Now ten years later, the quotidian lexicon of Retail Therapy finds its way into my current project Product Placement. Documented with photography and video, the text balloons are handled, bought, transported, exported, tethered, tossed, kicked, free floating and bursting in public space. Returning the piece to NY has a particular poignancy and critique. Now seen in the context of our current economic reality in the United States, the tenets of the 99% Occupy movement, and the debatable issues in the upcoming Presidential election allow these works to have new relevance and resonance in our minds and hearts. Personal, universal, situational, Wall Street, Main Street, Madison Avenue, Nostrand Avenue- issues of difference, sameness, disparity, race, class, and human desire continue to be explored in this ongoing project.
May Tveit 2012


Bio
May Tveit is an artist whose site-specific art & public art has received national critical reviews in Art in America, Art Papers, National Public Radio, The Kansas City Star, and Review Magazine.
She has received numerous honors and awards including a Charlotte Street Foundation Fellowship, American Institute of Architects Allied Arts & Craftsmanship Award, ArtsKC Inspiration Grant, numerous University of Kansas Research Awards & Grants, Hall Center for the Humanities Creative Work Fellowship, Andy Warhol Foundation Rocket Grant and was selected to participate in the Art OMI International Artist Residency.
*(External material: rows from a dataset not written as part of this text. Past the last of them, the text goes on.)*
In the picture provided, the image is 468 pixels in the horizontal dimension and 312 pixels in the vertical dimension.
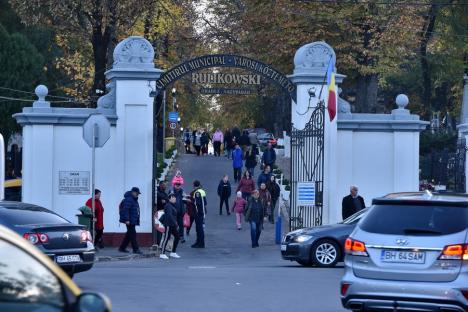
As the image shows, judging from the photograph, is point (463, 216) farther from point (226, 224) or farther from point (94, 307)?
point (226, 224)

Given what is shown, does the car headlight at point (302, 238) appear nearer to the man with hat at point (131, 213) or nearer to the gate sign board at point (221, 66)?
the man with hat at point (131, 213)

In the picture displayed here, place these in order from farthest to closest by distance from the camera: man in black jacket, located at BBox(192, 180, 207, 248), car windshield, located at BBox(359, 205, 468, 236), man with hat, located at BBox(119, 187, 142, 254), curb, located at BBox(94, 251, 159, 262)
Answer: man in black jacket, located at BBox(192, 180, 207, 248) → man with hat, located at BBox(119, 187, 142, 254) → curb, located at BBox(94, 251, 159, 262) → car windshield, located at BBox(359, 205, 468, 236)

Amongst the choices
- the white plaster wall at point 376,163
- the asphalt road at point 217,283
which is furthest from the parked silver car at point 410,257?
the white plaster wall at point 376,163

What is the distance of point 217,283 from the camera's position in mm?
17750

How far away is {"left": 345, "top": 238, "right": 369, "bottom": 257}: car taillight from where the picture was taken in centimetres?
1201

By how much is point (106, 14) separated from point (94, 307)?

Her work is represented in the corporate collections of Hallmark International, Fishnet Security, National Center for Drug Free Sport, Andrews McMeel Publishing & private collections. She holds a BFA from the Rhode Island School of Design, studied in Rome with the RISD European Honors Program, and received her Masters Degree from the Domus Academy in Milan, Italy. She has taught at the Rhode Island School of Design, Kansas City Art Institute and currently teaches in Industrial Design at the University of Kansas and lives and works in Kansas City, Missouri.